12 October 2004 at 10:26 (General)

this is a fleshier version of a comment I posted to an article at Dock Of The Bay (http://mblog.com/dock_of_the_bay/093574.html)

The other day I managed to create a great new word while being “drived” around in the back of Kent’s car. Alas, Kent reports only half the story. It is true, that I made the comment about the driver but he replied, saying that it was evident i’d been hanging around too many bogans. I embraced terrible grammar while he embraced terrible manners.
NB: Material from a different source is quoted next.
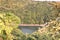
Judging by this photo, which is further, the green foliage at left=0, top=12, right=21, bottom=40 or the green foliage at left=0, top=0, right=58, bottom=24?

Shortly after this on our drive home from Semaphore he commented to my flatmate about how good it was to be back on the eastern side of town. He may have simply meant it was good to be home but considering his recent comment about bogans I hold the impression that his thinking was shallower than that.

Buying into the idea of judging people on their land value or average income or crime rate or life expectancy or education level (or however you classify a bogan) is buying into the glass floor mentality of a society stuck in the 18th century.

Last year when I began working in Elizabeth I was told that I was getting paid a starting wage that was the average for the state. It surprised me that the people I worked with that lived in Elizabeth or Craig More would claim that they were ‘doing well’ and imagined their financial life as being much better than most. They were as optimistic as Kent that they were well off.

For your information, generally speaking, these were one of the friendliest groups of people I’ve met. We’d go down to the Elizabeth Tavern after work to have a quite OJ. When I told friends from my private eastern suburb high school about the pub they’d snigger and ask questions or make assumptions about the place being seedy. Sure the carpet may have been cheaper and the aircon was being serviced (for several months) but the place was pretty nice and the pool table was in mint condition. Oh, and the blokes drank the same poision as the easterners drink in their smokier, more crowded, sluttier eastern pubs.

I digress though. The glass floor mentality continues. There are also other people who live in nicer houses than Kent, who probably think Kents place is below average and they would probably be at pains to associate with anyone who lives like him, in that level of ‘poverty’.

I find it blindingly clear that this mentality is plain stupid. It is also rude and wrong and so 18th century to judge someone on something so insignificant as their social status.

I was just watching Billy Joel on Andrew Denton. He was introduced as one of Australia’s most successful musicians. Growing up in Elizabeth he may not have had the fancy education that some people were given. This is evident in the way that he talks.

Would I judge the man on his habitual oral inefficiencies in English? Absolutely not! He has so much more to offer the world. I would easily trade in my education and social status for what he has.

You must take into consideration that not everyone wants to speak like an high society pommy snob. Some people find identity in using the language of their culture. Billy Joel may speak in the fashion that he does because that’s the way he wants to, not because he knows no ‘better’.

More so, with his heavy Australian accent and casual dialogue he has been able to communicate with people on a level that formally spoken Australian wouldn’t have a hope in competing with.

Maybe i’m wrong, hopefully kent wasn’t thinking like this.
The guts of the matter is that like all discrimination, this is mentality is plain stupid.